Overview
Before improving a service or creating a new one, take time to understand how it works today. This helps you know:
- what works
- what does not work
- where users fall through the gaps
Learn more about researching your users and testing your service.
Most public services involve many people, systems and processes. Look at the full picture to plan better, avoid surprises and identify dependencies, including other teams, services, policies and technology.
Mapping your service helps you:
- understand the experience from the user’s perspective
- work across teams, policies, and channels
- identify pain points, gaps and opportunities
- build a shared understanding and clear direction
A shared view helps teams identify silos, duplication and inefficiencies.
Tools you can try
There are different tools you can try to help you explore your services:
- user journey maps show each step from the user’s point of view
- service blueprints add what happens behind the scenes
- empathy maps capture what users feel, think and do
- process maps to show internal workflows
- personas summarise different types of users and their needs
You don’t need to use all of them. Choose the tools that help your team build a shared understanding.

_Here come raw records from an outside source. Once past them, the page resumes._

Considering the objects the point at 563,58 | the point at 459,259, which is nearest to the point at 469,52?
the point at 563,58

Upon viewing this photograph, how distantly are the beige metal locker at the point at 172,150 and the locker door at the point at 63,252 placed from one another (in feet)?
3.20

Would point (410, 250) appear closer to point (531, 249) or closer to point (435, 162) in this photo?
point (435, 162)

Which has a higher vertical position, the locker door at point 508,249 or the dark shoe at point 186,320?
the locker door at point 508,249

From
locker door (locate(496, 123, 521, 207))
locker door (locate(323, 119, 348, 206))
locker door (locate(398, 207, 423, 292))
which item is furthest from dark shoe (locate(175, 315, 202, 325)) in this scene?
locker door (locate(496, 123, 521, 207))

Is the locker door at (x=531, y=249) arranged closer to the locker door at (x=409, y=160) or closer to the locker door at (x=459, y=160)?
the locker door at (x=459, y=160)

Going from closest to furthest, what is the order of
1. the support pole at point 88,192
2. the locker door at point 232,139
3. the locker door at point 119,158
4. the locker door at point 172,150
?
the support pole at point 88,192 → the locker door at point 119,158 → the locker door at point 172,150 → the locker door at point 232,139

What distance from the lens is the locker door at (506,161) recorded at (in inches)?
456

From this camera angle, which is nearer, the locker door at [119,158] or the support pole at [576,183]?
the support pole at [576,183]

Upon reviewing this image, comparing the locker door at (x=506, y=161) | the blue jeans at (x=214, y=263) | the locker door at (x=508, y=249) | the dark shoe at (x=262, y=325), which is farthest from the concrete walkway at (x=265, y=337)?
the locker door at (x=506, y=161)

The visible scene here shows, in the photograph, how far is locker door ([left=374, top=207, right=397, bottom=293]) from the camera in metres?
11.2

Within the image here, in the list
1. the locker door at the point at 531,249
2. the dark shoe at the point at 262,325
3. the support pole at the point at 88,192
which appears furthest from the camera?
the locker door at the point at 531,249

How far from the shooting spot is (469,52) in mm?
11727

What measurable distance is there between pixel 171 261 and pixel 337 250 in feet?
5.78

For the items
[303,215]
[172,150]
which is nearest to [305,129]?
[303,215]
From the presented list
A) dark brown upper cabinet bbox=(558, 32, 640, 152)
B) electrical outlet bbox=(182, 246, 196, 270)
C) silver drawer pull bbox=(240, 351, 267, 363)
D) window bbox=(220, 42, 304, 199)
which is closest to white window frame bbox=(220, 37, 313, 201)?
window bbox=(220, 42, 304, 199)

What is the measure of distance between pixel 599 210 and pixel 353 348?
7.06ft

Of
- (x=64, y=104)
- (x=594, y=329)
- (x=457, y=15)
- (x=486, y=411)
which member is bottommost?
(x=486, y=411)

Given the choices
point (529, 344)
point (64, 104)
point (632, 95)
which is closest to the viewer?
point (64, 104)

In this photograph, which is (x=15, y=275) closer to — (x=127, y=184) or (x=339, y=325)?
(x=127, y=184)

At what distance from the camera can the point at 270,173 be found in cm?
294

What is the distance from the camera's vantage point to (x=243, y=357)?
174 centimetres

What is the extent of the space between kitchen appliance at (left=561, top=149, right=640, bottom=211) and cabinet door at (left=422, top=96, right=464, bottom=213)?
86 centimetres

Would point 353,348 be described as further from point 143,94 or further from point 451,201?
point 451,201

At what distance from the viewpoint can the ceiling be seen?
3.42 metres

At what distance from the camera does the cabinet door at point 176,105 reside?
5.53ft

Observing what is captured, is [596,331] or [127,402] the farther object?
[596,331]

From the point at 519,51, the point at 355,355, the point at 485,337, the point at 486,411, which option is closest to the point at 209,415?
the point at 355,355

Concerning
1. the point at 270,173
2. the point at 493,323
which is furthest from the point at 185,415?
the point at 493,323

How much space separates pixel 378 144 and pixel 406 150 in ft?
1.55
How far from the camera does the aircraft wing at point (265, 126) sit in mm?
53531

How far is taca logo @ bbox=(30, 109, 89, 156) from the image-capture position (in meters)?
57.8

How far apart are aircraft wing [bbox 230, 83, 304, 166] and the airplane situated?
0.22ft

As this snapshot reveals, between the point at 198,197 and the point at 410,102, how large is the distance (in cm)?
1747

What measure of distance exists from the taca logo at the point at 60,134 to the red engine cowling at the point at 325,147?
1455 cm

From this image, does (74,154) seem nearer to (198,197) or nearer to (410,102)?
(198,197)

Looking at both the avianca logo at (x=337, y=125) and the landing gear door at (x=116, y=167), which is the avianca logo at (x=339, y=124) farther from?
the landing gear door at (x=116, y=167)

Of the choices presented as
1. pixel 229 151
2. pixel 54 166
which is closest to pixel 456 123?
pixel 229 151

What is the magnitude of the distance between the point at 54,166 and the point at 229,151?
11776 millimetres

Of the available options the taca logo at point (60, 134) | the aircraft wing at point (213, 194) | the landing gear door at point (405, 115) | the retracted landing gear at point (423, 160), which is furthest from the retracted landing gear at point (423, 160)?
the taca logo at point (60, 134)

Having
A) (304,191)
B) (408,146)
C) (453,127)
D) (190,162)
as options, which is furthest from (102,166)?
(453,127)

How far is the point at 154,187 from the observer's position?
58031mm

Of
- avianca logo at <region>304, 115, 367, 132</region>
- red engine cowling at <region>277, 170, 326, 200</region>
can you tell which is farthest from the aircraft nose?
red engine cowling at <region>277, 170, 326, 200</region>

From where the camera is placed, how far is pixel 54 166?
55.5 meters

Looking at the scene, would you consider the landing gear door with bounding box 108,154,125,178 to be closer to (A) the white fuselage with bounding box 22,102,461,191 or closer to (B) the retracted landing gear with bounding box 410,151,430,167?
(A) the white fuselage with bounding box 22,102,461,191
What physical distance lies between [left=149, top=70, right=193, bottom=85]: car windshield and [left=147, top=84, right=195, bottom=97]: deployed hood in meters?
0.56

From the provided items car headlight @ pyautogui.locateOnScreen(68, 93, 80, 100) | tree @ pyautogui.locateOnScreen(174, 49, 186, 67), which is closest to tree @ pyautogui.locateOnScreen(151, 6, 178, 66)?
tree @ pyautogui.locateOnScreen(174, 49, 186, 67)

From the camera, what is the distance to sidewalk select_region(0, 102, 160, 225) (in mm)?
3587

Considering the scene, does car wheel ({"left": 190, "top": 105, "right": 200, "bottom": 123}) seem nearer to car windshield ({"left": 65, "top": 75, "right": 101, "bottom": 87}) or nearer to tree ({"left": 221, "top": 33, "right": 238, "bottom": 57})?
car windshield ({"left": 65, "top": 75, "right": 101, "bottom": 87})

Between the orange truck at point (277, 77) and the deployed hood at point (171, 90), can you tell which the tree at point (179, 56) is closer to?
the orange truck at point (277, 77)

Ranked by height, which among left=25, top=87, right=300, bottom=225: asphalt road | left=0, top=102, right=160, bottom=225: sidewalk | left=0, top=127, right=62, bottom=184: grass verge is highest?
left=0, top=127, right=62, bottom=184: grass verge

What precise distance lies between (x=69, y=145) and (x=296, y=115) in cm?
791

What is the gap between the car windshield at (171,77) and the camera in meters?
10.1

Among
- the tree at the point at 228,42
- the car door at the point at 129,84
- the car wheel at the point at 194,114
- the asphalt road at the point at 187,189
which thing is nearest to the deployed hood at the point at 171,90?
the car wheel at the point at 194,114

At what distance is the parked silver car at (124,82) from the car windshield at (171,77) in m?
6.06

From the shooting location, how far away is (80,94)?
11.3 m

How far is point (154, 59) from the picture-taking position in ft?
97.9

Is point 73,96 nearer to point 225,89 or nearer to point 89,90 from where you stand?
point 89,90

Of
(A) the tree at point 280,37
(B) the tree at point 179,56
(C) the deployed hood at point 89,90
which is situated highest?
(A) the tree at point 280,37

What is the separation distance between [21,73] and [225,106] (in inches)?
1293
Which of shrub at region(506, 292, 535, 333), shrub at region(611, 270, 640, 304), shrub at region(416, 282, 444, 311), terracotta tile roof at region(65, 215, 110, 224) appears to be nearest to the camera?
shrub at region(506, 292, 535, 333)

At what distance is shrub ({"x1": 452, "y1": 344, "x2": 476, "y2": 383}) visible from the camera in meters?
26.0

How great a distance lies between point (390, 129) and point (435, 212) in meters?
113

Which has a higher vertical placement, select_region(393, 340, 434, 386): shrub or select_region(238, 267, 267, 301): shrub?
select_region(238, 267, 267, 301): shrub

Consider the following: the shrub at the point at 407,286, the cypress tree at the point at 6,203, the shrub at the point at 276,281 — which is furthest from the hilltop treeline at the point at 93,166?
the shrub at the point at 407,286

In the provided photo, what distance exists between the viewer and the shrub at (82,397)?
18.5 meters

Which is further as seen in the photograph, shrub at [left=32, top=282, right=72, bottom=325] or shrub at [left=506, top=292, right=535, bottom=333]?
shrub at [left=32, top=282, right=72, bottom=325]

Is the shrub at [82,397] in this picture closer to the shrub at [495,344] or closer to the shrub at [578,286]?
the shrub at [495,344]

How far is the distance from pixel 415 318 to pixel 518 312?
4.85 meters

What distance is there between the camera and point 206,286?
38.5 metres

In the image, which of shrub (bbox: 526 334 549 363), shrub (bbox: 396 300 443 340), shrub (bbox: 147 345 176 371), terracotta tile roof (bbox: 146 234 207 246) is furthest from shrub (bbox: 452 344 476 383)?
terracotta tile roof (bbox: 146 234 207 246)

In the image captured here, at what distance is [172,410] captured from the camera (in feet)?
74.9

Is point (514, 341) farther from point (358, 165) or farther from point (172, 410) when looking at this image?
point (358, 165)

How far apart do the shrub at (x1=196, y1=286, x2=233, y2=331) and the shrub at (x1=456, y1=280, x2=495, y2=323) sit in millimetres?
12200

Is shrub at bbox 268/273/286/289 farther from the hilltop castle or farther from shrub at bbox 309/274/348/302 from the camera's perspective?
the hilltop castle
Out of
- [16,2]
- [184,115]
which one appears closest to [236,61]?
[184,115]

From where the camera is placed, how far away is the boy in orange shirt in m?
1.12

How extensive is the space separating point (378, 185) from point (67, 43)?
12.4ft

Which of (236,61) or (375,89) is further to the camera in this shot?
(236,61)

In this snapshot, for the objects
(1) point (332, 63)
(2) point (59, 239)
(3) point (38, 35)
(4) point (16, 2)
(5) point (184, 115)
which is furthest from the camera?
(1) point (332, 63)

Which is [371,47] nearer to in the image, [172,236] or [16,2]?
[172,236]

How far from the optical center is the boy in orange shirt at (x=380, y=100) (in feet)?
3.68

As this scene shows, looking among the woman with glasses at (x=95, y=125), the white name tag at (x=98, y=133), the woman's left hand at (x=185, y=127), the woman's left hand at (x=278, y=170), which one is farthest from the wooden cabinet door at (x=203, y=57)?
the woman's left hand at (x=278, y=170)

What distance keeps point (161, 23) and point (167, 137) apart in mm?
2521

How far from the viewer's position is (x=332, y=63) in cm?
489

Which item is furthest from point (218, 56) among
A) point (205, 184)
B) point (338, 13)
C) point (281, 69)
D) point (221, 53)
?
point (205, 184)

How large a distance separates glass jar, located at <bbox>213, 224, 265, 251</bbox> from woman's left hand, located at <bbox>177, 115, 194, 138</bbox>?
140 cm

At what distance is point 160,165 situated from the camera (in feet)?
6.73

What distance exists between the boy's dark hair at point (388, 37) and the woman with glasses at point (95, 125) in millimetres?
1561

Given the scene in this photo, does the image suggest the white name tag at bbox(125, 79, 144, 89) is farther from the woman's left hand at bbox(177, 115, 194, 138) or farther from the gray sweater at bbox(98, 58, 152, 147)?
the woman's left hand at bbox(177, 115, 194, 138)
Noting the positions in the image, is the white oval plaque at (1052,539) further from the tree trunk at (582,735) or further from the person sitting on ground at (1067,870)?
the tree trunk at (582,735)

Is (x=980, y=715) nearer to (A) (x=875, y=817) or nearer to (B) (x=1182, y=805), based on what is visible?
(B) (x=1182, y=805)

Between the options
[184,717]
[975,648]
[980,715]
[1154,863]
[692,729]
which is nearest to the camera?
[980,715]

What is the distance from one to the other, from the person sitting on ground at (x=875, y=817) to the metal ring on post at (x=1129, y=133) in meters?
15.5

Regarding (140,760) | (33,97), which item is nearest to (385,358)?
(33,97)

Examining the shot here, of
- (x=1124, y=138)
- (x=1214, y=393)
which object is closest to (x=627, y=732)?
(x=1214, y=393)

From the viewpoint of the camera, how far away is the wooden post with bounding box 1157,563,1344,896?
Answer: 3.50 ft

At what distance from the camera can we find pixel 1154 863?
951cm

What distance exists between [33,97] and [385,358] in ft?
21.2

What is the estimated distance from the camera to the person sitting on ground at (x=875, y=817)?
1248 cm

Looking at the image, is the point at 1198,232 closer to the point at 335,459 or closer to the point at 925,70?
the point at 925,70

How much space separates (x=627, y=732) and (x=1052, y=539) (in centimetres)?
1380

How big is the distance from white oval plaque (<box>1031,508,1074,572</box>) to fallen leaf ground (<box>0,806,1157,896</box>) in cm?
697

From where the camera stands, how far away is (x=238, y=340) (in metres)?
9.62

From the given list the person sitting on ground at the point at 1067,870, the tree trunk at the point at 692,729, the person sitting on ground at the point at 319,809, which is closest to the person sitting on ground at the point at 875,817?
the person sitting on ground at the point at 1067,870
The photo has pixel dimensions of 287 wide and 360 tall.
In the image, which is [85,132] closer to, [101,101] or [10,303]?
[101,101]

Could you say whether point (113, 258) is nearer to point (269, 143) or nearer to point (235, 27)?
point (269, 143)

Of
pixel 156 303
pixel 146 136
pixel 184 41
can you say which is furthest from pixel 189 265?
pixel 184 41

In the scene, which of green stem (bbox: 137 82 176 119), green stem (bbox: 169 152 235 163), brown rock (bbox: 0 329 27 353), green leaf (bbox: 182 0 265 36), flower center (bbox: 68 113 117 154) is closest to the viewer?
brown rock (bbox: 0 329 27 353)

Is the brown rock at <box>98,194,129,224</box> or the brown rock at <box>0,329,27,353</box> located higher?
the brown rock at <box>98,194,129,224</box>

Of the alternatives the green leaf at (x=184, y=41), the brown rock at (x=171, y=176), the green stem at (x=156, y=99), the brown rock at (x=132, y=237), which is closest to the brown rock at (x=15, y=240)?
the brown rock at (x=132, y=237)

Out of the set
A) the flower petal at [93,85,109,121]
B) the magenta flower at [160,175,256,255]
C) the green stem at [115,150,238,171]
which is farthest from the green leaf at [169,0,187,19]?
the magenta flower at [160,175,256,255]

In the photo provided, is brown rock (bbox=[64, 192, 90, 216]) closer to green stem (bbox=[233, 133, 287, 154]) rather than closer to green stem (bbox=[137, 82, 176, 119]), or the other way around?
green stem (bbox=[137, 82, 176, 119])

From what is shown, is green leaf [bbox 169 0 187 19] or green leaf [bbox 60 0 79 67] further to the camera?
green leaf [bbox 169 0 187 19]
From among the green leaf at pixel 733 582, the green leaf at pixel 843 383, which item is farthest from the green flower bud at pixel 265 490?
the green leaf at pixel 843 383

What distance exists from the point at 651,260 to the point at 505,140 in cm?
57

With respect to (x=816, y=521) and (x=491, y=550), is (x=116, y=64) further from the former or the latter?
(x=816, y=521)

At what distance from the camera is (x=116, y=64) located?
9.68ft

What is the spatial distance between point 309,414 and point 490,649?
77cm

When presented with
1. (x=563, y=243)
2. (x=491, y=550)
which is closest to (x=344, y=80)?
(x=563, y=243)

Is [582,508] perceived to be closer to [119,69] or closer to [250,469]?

Work across boundaries and languages
Most services are spread across teams or departments in organisations. Map what happens across:
- digital, phone, face-to-face and paper channels
- policy, delivery and operations
- different organisations and partners
- languages
This helps you design joined-up services that reflect how people actually experience them.
Embedding bilingualism in your work
Consider bilingualism at every stage. This may include:
- involving Welsh speakers, translators or language officers early
- co-designing and testing content with translators
- designing bilingual journeys and materials
- building bilingual design into timelines and resourcing
Embed bilingualism from the start across content, journeys, teams and tools to design bilingual user-centered services that work equally in both Welsh and English.
Make it collaborative
Mapping works best when it’s collaborative. It helps build a shared understanding and get people on the same page.
Identify who you need to involve in your work and design activities, including people from:
- frontline delivery
- policy or legal
- technology or data
Bring people together and sketch things out, online or in person. Keep it informal, playful and creative.